[Rows from a dataset]
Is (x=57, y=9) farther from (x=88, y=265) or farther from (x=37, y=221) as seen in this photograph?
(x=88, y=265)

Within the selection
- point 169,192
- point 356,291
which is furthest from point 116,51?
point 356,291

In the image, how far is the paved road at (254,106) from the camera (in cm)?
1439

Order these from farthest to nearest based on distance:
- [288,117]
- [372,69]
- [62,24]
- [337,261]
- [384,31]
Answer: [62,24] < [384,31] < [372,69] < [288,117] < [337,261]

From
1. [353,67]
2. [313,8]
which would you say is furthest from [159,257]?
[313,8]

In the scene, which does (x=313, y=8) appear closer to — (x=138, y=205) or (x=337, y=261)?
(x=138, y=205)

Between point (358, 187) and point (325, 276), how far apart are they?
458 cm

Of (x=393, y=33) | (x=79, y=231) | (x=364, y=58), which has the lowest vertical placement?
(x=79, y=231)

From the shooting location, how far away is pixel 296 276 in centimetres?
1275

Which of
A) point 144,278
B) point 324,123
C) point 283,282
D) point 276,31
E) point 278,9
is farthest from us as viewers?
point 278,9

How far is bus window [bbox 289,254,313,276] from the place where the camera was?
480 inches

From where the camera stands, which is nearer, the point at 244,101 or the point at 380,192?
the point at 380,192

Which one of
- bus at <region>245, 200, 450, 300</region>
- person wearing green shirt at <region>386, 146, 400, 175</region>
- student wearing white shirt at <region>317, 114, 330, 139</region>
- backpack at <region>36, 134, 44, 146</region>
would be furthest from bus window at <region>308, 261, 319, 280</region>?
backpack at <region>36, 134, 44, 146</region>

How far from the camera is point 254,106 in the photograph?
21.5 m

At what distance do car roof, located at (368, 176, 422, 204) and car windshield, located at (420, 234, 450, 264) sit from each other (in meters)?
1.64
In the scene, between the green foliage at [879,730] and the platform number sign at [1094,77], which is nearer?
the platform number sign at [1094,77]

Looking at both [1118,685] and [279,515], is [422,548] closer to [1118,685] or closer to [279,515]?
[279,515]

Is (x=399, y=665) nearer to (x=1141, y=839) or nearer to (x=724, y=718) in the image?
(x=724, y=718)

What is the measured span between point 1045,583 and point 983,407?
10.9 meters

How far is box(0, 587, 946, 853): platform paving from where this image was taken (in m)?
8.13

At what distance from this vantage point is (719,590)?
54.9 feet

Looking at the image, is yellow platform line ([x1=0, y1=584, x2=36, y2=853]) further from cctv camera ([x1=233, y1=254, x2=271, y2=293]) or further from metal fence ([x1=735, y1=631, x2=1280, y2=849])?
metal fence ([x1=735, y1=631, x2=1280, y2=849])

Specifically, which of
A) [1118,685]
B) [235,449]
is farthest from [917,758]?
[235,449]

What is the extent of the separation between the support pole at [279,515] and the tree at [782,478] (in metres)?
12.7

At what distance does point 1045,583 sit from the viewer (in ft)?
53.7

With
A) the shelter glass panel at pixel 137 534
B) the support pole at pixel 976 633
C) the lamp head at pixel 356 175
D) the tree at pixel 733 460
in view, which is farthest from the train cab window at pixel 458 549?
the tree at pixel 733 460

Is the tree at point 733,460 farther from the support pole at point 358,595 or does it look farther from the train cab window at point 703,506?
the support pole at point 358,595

● **To be done**: Tally the lines in the data above that contain the word "green", and reply with only that number.

● **Output**: 2